Excerpt to read:
■ ■ ■ ■ ■

Double free or corruption - ex17.c simulation

So, I recently posted about ex17.c: Ex17 Seg fault when setting new entries

I’m having difficulty creating a dynamic array.

I started working on a project which does something very similar. I think I may be able to solve the issues with ex17.c if I get this working, but I’m having an issue freeing the memory. It’s pretty messy code, but I have the initialisation working. When I attempt to free the memory, I get double free or corruption (out), and the program aborts.

The offending function is this one:

void Close_dir(struct Directory *dir) {
  if (dir) {
    if (dir->files) {
      int i = 0;
      for (i = 0; i < dir->num_files; i++) {
	Close_file(dir->files + i);

followed by this one:

void Close_file(struct File *file) {
if (file != NULL) {
 if (file->owner != NULL)
 if (file->group != NULL)
 if (file->name != NULL)

(Sorry about the formatting, I can’t seem to get the lines of code to display on seperate lines. Let me know if you know a way and I will fix it.)

It seems that my call to free each file is not correctly incrementing, and the Close_file() function is freeing the same file every time. I ran it under GDB and the abort did not occur until it tried to free on the second run of the for loop.

The syntax I am using could be failing to increment the pointer. That was one suggestion I saw online. Every other form of syntax however, including array index syntax, causes a compiler error, as I am dereferencing a struct passing that when a pointer is expected. I tried converting the whole function over to expecting a struct, but then I was passing a struct to free(), which doesn’t work.

This is what I think the problem is, but I can’t find a way to tell the program to free every allocated piece of memory in the array while adhering to syntax and correctly increment the pointer. Can anyone give me any advice on how this is done?


Part of the reason you have trouble formatting your posts is you don’t hit the ENTER key enough. I went in and edited your post to show you, but you have to hit enter 2 times between paragraphs, and enter after you type [code] or [/code] so they’re on their own line.

■ ■ ■ ■ ■

Listed records:
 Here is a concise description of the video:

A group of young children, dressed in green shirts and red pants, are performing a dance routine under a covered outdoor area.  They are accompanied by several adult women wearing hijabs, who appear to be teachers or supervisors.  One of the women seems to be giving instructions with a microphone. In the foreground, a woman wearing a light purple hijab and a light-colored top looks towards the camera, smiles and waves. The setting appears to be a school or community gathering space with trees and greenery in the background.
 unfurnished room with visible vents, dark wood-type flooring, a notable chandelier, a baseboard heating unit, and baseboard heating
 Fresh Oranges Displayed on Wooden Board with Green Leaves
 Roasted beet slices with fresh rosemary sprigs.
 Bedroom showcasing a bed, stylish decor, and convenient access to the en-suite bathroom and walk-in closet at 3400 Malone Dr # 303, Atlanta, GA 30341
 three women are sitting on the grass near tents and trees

■ ■ ■ ■ ■

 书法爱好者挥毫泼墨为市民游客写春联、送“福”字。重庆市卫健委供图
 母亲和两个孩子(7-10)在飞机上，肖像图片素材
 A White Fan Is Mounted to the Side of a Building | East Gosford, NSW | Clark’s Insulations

■ ■ ■ ■ ■

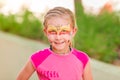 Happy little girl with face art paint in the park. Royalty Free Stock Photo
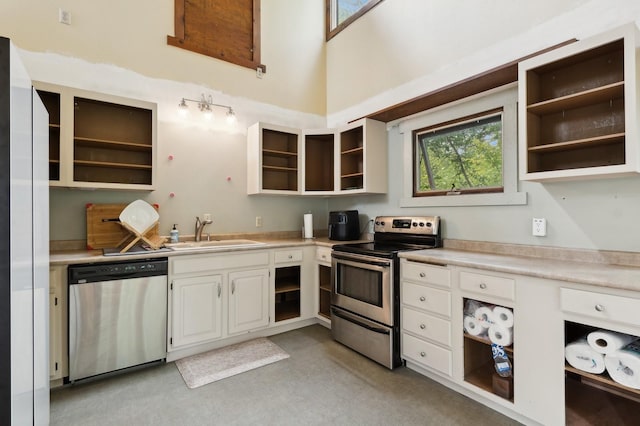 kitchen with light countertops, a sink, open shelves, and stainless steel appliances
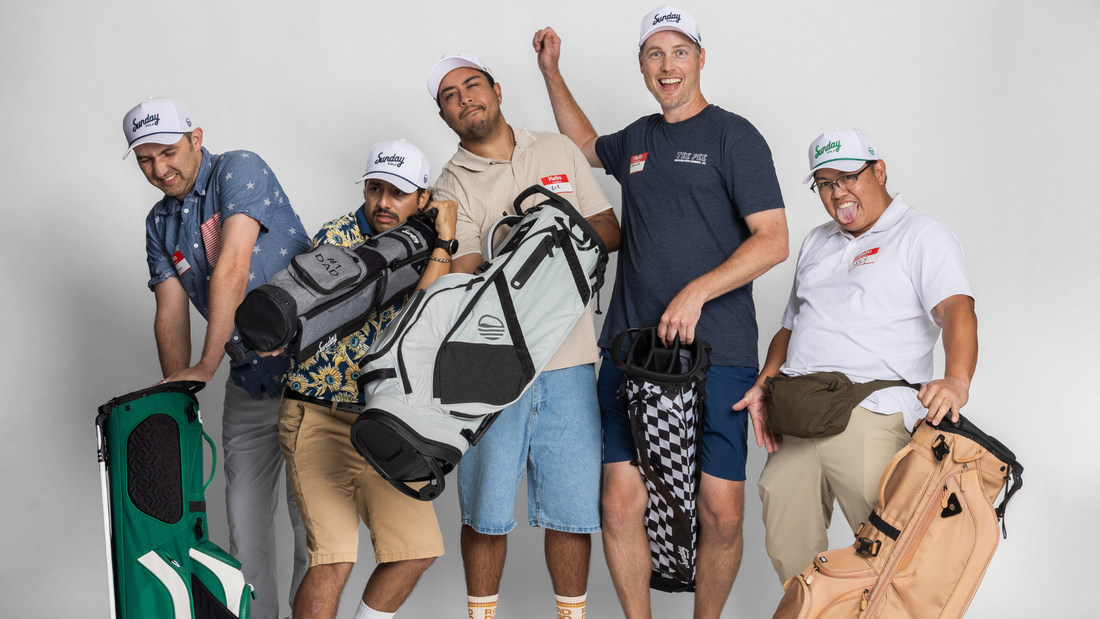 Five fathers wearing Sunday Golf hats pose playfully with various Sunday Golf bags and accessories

■ ■ ■ ■ ■

Problems to work on:
a - From the forum post about the double free error, extract the passage between "I’m having difficulty" and "the program aborts.", inclusive.
b - Write the next part of the forum post about freeing memory in the ex17.c project, starting after its last sentence.

Answer section:
a -
I’m having difficulty creating a dynamic array.

I started working on a project which does something very similar. I think I may be able to solve the issues with ex17.c if I get this working, but I’m having an issue freeing the memory. It’s pretty messy code, but I have the initialisation working. When I attempt to free the memory, I get double free or corruption (out), and the program aborts.

b -
Is there a reason you aren’t hitting ENTER and adding more spacing? It’s not really saving you much and just makes it difficult to read what you post, but if there’s some kind of limitation you’re having I can probably help you get around it.

So the first problem is this C code isn’t correct:

if (file->;owner != NULL)
 if (file->;group != NULL)
 if (file->;name != NULL)

You have file->;group but that semi-colon (:wink: shouldn’t be there. I suspect you didn’t actually copy paste this in, or if that is your real code then it doesn’t compile.

Looking at your pastebin it seems correct, so that means you’re calling double free on one of those. The problem is, you can’t really solve it with only the information “I get a double free”. A double free…where? What line? Without more information you’ll never figure this out.

So, how do you get more information? You run the program under a debugger (gdb or lldb if you’re on a mac), and then when the error happens you’ll get the abort to stop right where the error is and can dump the program and see what’s going on. I have a video for that, but let me know if you can’t find it.

Thanks Zed. I apologise for the lack of clarity in my first post and for the poor formatting. I actually pasted the code from pastebin, as the original is written in Emacs on the command line and I wasn’t sure how well it would paste. It probably would have been fine in hindsight. When I pasted it, the preview showed it all on one line, but hitting enter repeatedly didn’t fix that. I’ll try again next time. Thanks for reformatting it.
The semi-colons are definitely not in my code. I have edited the post to remove them.
I traced the process through GDB, and the double free occurred on line 75, so free(file);, on the second iteration of the for loop. The for loop in the Close_dir() function calls Close_file(dir->files + i); where i = 0, the first time, which runs without a problem. Then I get right through the second iteration, up to line 75, where i = 1, and as it attempts to free the file it aborts. This suggests that it is still freeing the elements of the struct successfully, but not the struct itself. That doesn’t make much sense to me, but that’s what happens under GDB. Are you able to replicate that? I achieved this by placing a break at line 57, where the for loop starts. I then simply run next until the for loop starts again. In the second iteration the calls to free() run successfully right up to the last one. When I get to free(file);, I hit next, then I get

double free or corruption (out)

Program received signal SIGABRT, Aborted.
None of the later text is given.